+++ EXTRACTED INFORMATION +++
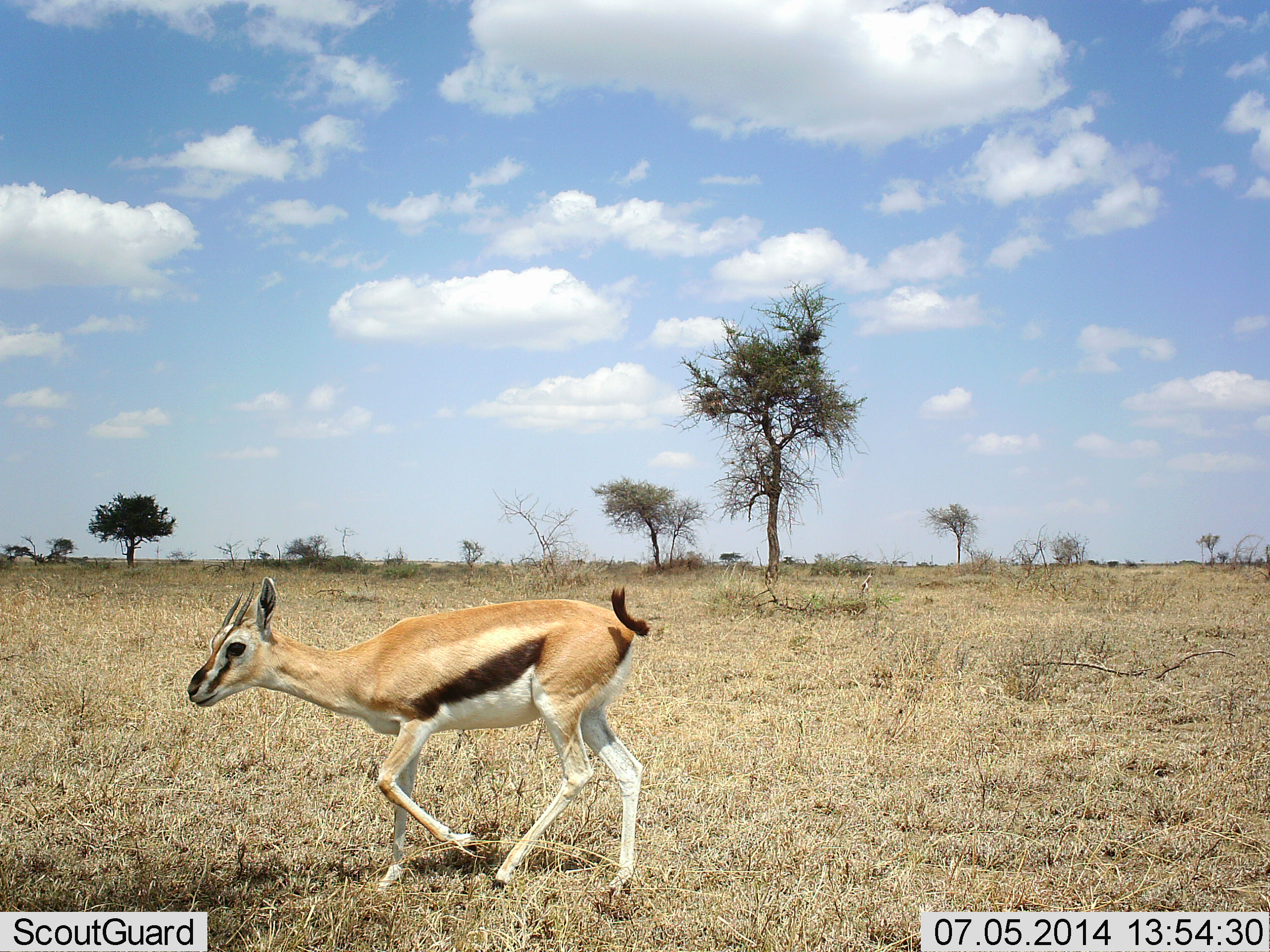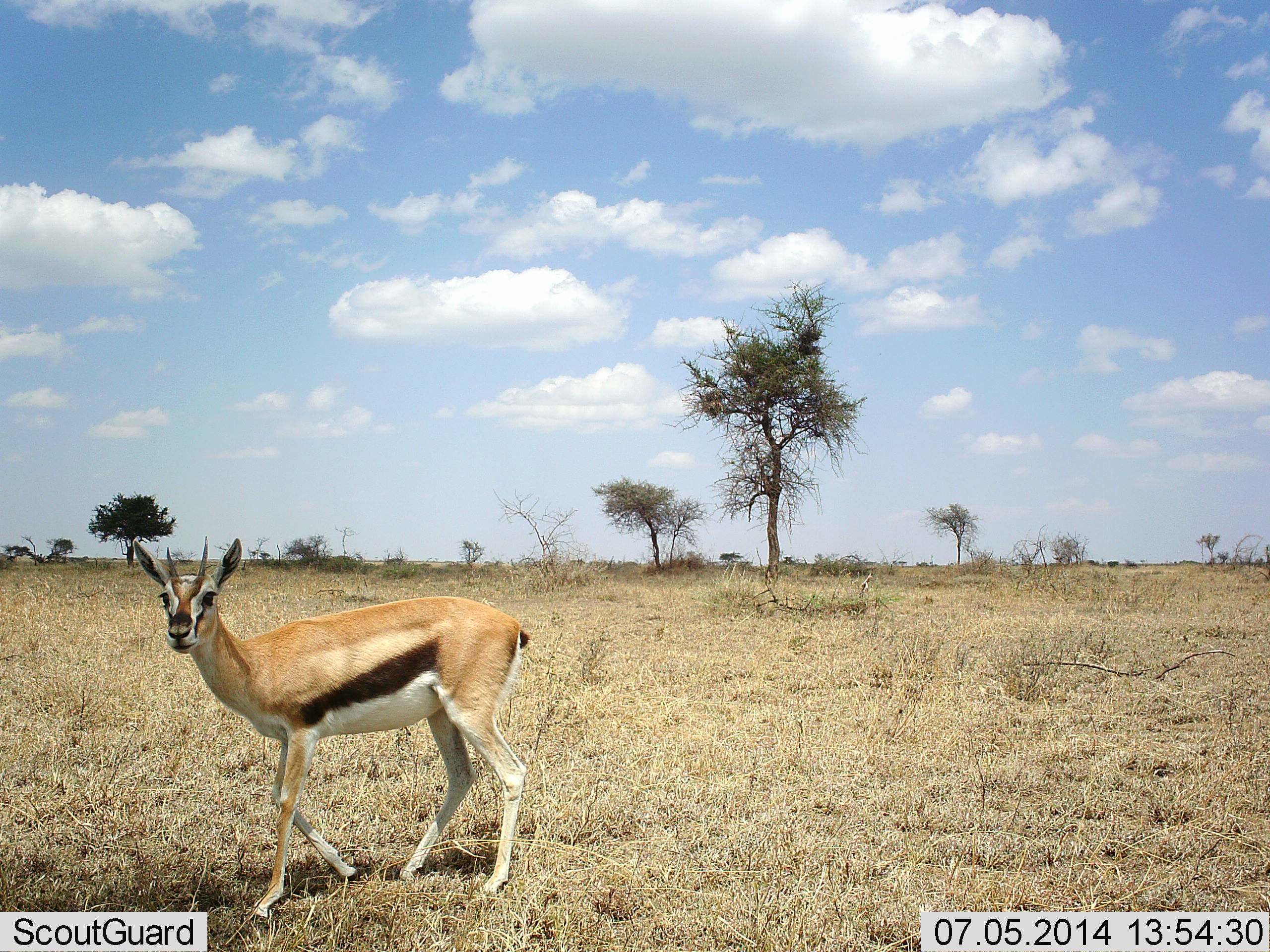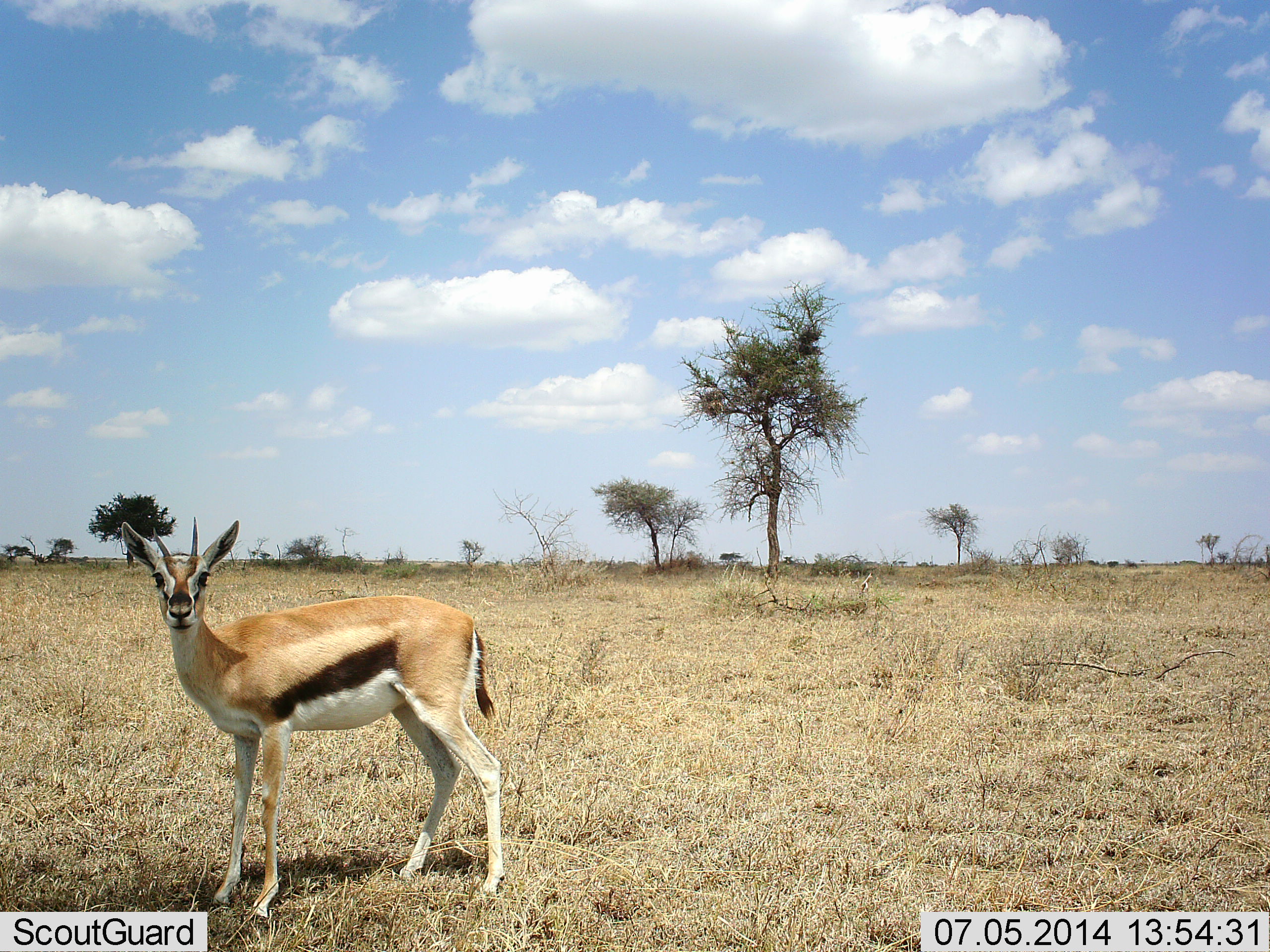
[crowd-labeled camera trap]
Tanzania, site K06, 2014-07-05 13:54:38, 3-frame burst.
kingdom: Animalia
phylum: Chordata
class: Mammalia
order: Artiodactyla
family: Bovidae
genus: Eudorcas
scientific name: Eudorcas thomsonii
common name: thomson's gazelle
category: gazellethomsons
Gazellethomsons (thomson's gazelle) (Eudorcas thomsonii), count 1. Behavior (volunteer vote fractions): standing 10%, resting 0%, moving 80%, interacting 10%. Young present (vote fraction): 0%. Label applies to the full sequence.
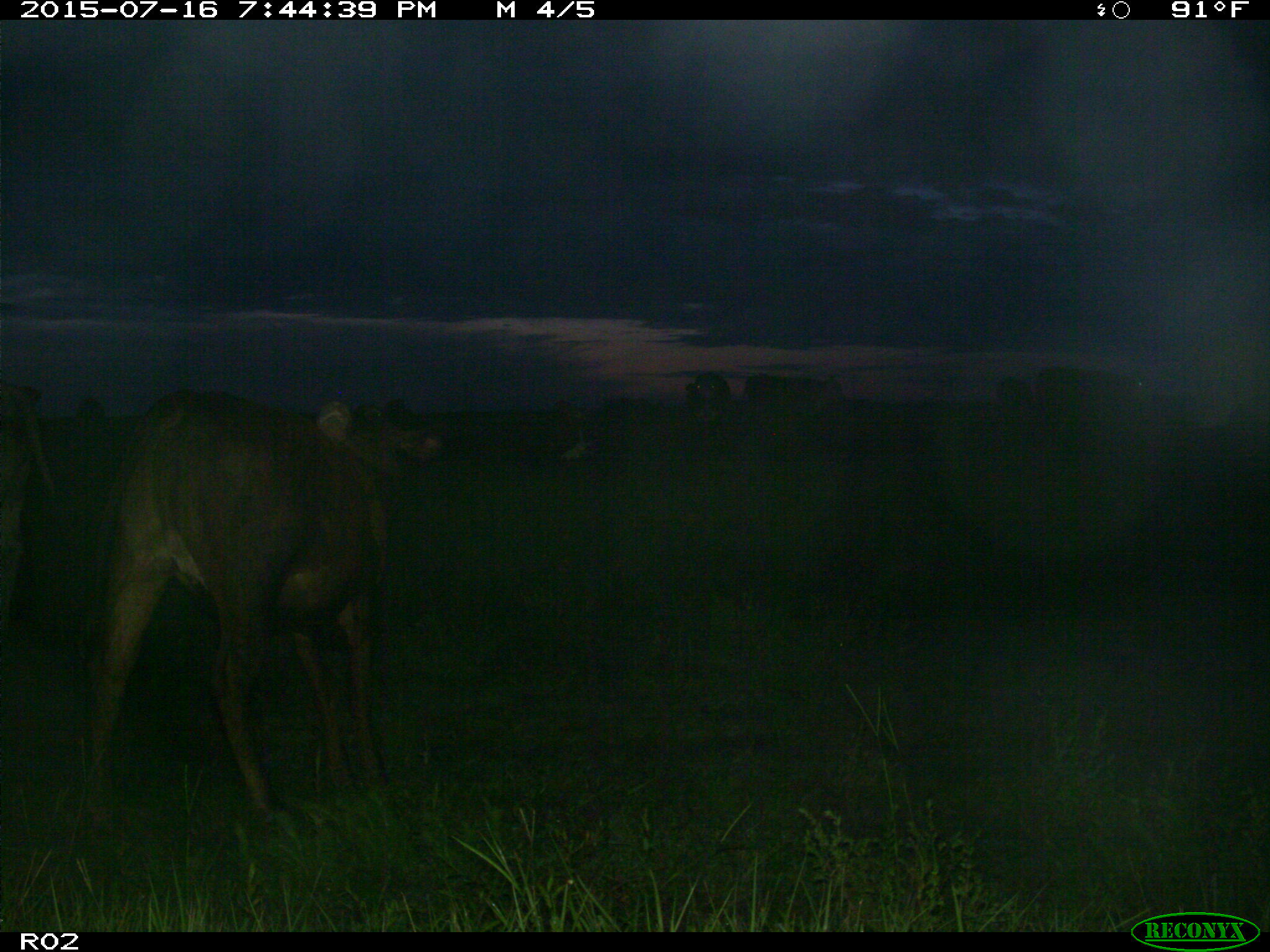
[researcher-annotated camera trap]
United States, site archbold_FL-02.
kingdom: Animalia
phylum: Chordata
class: Mammalia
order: Artiodactyla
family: Bovidae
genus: Bos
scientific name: Bos taurus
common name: domestic cow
+++
### TASK GOAL
Which lines of the records above contain the word "trap"? Report each one.

### TASK RESPONSE
[crowd-labeled camera trap]
[researcher-annotated camera trap]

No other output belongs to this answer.